Dynamic programming: Hidden Markov Models

Following the introduction on dynamic programming, I’m giving an example using Hidden Markov Models (HMM). Since I’m not here to teach math or the usage of such tools in bioinformatics, but just to present an application of the method, I’ll try to keep everything simple.

Let’s try a simple example: the “grumpy cat model”. This cat can be in a good or bad mood, but since it is grumpy it is more likely to stay in a bad mood. Let’s say that a mood lasts the whole day. Also, when the cat is in a bad mood it is more likely to scratch the carpet than to purr, while the opposite happens when in a good mood.

What you want to achieve with the HMM is to know something about good and bad mood days given the observation of scratched carpet and repeated sounds. In other words, the emotional state of the cat is hidden and you would like to know it given the model.

In general, you need a set of states, the probability of moving from one state to another (given an input) and some observable features. In our “grumpy cat model” example: states can be “good mood” and “bad mood“, the probability of going from good to bad is 75% and from bad to good is 40%. The observable features are “scratched carpet“, with an 80% probability to happen when in bad mood and 30% while in good mood, while 20% and 70% are for “purr“, respectively.

Also we need to know how likely is to start in a bad mood, let’s say 60%. Reaching the END states has a 5% probability for both the bad and the good mood. In this example, the END is the death of the cat.

First and most simple application of dynamic programming to HMM is to answer the following question: how likely is to have a specific sequence of observation given the model? I.e. how likely is to have 5 days of scratched carpet, or 2 purr days + 3 scratched carpet days given our grumpy cat model?

This can be achieved by using the forward algorithm. It starts with a table, in our example with 4 rows (one of START, one for BAD mood, one for GOOD mood and one of END) and 7 columns (the 5 days plus one column for the begin and one for the end).

In the first column you have 1 for START and 0 for everything else (initialization of probabilities).

Beginning
Scratch Scratch Scratch Scratch Scratch Pr.

################

[To-do list]:
A) Retype the post on Hidden Markov Models, everything from "Dynamic programming: Hidden" down to "a good mood.".
B) In the entries, take everything from their start down to the line containing "C) the green", replace "detection" with "box", and give only those lines with no other change. Leave out any pictures.
The entries that follow have no connection to the post on Hidden Markov Models.

################

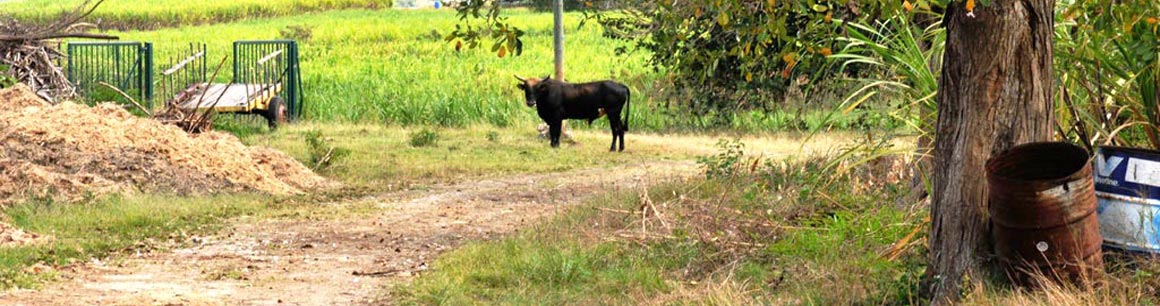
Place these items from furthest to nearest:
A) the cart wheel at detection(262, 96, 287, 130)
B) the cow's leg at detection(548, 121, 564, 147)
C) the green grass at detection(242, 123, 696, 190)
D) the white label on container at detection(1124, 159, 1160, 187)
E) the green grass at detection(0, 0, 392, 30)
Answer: the green grass at detection(0, 0, 392, 30)
the cart wheel at detection(262, 96, 287, 130)
the cow's leg at detection(548, 121, 564, 147)
the green grass at detection(242, 123, 696, 190)
the white label on container at detection(1124, 159, 1160, 187)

################

[Task-by-task answers]:
A)
Dynamic programming: Hidden Markov Models

Following the introduction on dynamic programming, I’m giving an example using Hidden Markov Models (HMM). Since I’m not here to teach math or the usage of such tools in bioinformatics, but just to present an application of the method, I’ll try to keep everything simple.

Let’s try a simple example: the “grumpy cat model”. This cat can be in a good or bad mood, but since it is grumpy it is more likely to stay in a bad mood. Let’s say that a mood lasts the whole day. Also, when the cat is in a bad mood it is more likely to scratch the carpet than to purr, while the opposite happens when in a good mood.

B)
Place these items from furthest to nearest:
A) the cart wheel at box(262, 96, 287, 130)
B) the cow's leg at box(548, 121, 564, 147)
C) the green grass at box(242, 123, 696, 190)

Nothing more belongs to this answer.